Every now and then, I get this feeling that I’m not quite good enough to finish what I start. That maybe I need to learn something new first — master another technique, refine another approach — before I’m allowed to complete the thing in front of me.

It sounds responsible. It sounds disciplined. It sounds like growth.

But there’s another voice in the room, quieter and far less dramatic.

It says: You’re good enough. Finish it.

Then I hear my editor’s voice in the distance: Where are my damn words?

I’ve been feeding the visual side hard this quarter. Building images. Refining style. Layering light and shadow until they hum. That work matters. It sharpens the eye. It strengthens the hand. Images speak in ways words never will.

But words do something images can’t.

They press. They interrogate. They refuse to let me hide behind composition.

Two different languages. Same hunger.

If I don’t clear this space — physically, mentally — the long work suffers. The slow-burn pieces require air. They require quiet. They require a desk that isn’t arguing with me.
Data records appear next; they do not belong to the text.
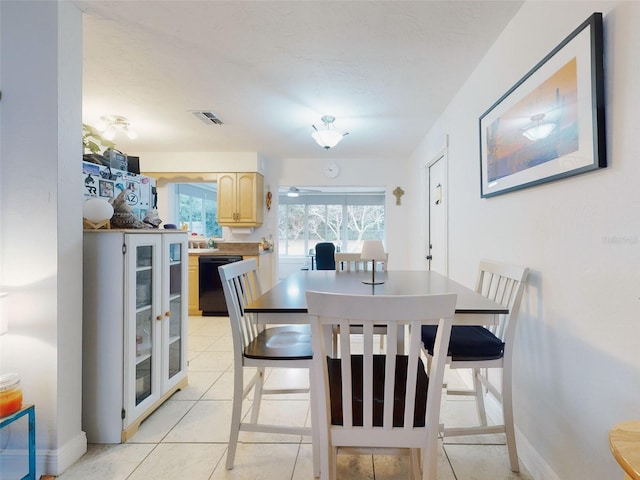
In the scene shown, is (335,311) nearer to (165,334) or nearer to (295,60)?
(165,334)

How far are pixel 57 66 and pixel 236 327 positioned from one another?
1534 mm

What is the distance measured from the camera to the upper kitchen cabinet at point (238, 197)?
184 inches

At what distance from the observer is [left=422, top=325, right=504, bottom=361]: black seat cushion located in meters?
1.49

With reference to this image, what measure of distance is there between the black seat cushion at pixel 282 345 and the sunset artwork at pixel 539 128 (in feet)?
4.65

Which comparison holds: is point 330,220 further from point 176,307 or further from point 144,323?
point 144,323

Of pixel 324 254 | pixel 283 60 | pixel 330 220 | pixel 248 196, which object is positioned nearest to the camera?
pixel 283 60

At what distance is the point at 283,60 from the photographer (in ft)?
7.16

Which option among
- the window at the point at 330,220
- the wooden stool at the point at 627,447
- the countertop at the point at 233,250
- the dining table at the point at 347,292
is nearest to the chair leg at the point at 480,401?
the dining table at the point at 347,292

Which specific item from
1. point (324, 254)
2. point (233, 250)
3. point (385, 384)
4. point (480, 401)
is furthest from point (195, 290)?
point (385, 384)

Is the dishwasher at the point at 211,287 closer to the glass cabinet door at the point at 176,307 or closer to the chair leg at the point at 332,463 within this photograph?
the glass cabinet door at the point at 176,307

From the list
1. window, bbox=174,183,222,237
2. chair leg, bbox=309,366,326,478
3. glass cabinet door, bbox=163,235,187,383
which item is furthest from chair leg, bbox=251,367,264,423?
window, bbox=174,183,222,237

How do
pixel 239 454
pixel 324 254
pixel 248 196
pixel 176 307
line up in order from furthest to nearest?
1. pixel 324 254
2. pixel 248 196
3. pixel 176 307
4. pixel 239 454

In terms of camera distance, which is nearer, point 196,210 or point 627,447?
point 627,447

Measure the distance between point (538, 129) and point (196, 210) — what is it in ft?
17.6
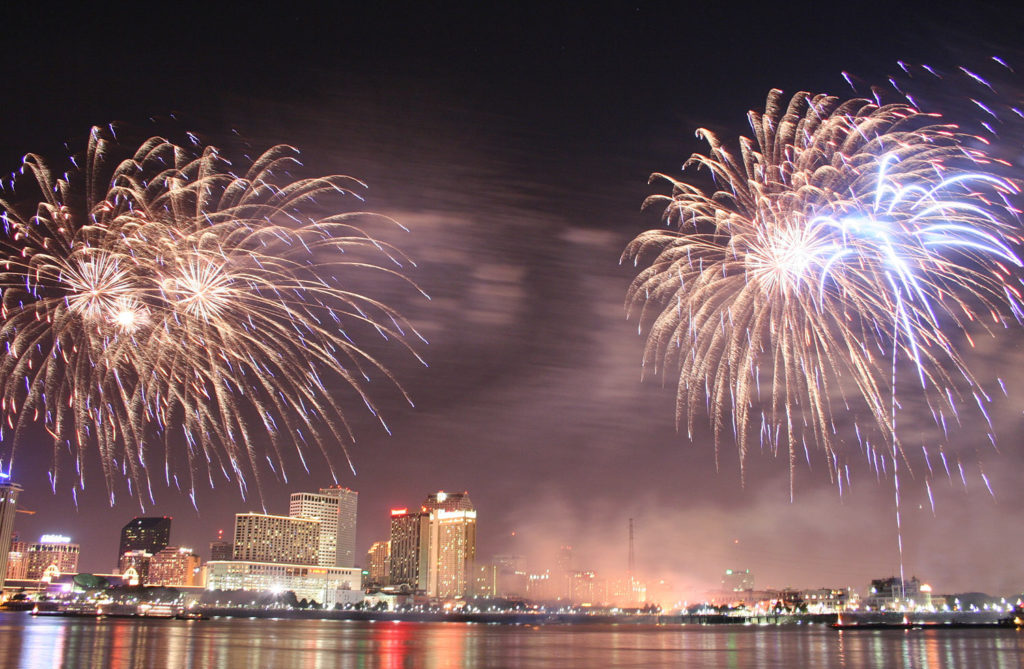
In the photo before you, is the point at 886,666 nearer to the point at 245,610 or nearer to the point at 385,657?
the point at 385,657

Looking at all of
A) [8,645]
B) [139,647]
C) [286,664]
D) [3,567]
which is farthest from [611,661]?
[3,567]

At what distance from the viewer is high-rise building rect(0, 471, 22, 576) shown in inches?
6934

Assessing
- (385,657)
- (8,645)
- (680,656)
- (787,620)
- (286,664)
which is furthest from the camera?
(787,620)

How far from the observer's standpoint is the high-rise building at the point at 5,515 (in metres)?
176

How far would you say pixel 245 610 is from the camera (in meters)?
191

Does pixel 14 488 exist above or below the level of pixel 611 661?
above

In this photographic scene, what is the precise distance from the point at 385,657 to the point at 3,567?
6706 inches

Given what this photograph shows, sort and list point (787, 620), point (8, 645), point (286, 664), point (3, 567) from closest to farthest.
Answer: point (286, 664)
point (8, 645)
point (3, 567)
point (787, 620)

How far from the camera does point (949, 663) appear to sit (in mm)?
42406

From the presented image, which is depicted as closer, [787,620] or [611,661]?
[611,661]

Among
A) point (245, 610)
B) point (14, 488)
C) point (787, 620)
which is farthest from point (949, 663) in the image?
point (14, 488)

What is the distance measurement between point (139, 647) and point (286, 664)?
14.7m

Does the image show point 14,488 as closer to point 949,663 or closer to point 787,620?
point 787,620

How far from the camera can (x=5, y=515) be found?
179 meters
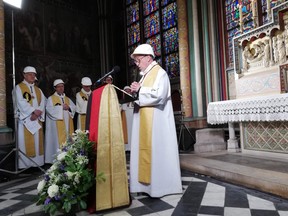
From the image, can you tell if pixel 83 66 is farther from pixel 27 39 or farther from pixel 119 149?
pixel 119 149

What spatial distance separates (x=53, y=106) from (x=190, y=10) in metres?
4.62

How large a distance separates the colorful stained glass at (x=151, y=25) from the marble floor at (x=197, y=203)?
7.43m

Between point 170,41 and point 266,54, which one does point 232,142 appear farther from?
point 170,41

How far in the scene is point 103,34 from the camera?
11.5m

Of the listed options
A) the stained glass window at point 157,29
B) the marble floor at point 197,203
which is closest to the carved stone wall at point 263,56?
the marble floor at point 197,203

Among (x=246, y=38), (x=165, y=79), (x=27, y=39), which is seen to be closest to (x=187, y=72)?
(x=246, y=38)

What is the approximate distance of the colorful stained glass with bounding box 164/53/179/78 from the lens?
8.91 meters

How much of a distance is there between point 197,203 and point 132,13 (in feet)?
31.9

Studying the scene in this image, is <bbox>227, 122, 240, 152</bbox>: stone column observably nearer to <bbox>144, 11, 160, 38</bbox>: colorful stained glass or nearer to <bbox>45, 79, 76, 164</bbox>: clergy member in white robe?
<bbox>45, 79, 76, 164</bbox>: clergy member in white robe

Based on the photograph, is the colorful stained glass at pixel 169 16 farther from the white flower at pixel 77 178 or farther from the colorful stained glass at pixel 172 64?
the white flower at pixel 77 178

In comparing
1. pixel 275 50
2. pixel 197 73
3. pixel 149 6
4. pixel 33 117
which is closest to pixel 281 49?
pixel 275 50

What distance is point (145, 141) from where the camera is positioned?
3020 mm

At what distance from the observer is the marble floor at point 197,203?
2436 mm

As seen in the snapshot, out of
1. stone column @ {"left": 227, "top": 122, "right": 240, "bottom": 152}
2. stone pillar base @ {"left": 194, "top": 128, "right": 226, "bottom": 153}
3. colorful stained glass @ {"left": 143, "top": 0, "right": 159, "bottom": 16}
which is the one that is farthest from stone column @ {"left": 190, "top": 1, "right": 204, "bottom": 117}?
colorful stained glass @ {"left": 143, "top": 0, "right": 159, "bottom": 16}
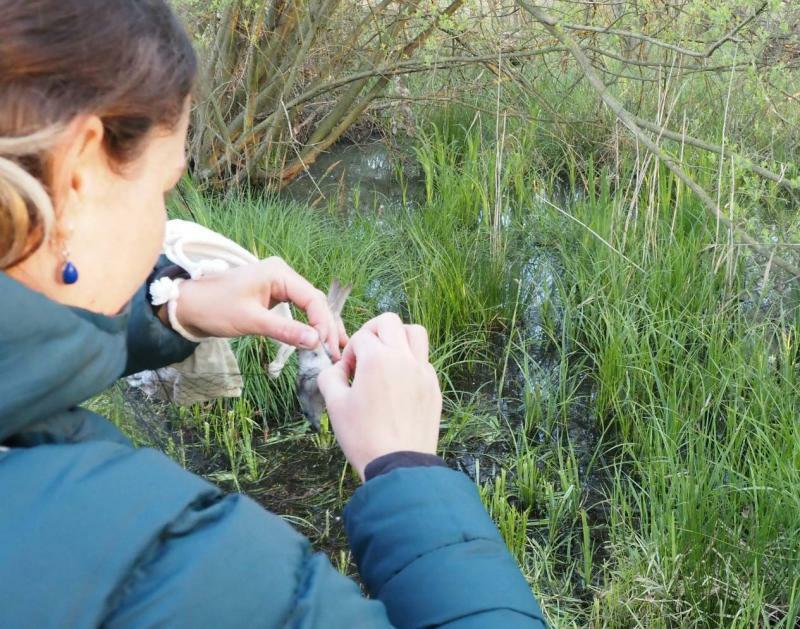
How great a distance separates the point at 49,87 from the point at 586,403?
7.69 feet

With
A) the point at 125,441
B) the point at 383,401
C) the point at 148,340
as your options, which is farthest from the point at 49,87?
the point at 148,340

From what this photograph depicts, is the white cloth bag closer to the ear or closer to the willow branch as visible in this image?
the ear

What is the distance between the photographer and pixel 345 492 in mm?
2398

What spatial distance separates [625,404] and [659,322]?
323 mm

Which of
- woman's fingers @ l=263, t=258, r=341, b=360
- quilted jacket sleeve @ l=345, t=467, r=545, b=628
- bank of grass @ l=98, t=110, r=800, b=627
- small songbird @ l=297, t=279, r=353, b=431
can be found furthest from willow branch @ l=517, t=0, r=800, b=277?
quilted jacket sleeve @ l=345, t=467, r=545, b=628

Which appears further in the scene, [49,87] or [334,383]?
[334,383]

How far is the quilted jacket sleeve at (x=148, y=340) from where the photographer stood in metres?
1.31

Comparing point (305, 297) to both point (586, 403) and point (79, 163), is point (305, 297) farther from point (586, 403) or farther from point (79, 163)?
point (586, 403)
Maybe the desk isn’t cluttered because I lack skill.

Maybe it’s cluttered because I hesitate at the moment something demands commitment. Because finishing means standing behind it. Because completion invites judgment in a way drafts never do.

So, this weekend, I’m not making a grand declaration. I’m not announcing a return. I’m just clearing surface space. Wiping the coffee rings. Closing the notebooks that aren’t ready.

Picking one piece and staying with it long enough to see it through.

And finding the damn lead holder.

Sometimes progress isn’t forward motion.

Sometimes it’s choosing to believe you’re already capable — and finishing what’s been waiting on your desk all along.

Now if I could just find the damn lead holder.

Guppy, did you take it?

Guppy yawns and walks away.

Of course she does.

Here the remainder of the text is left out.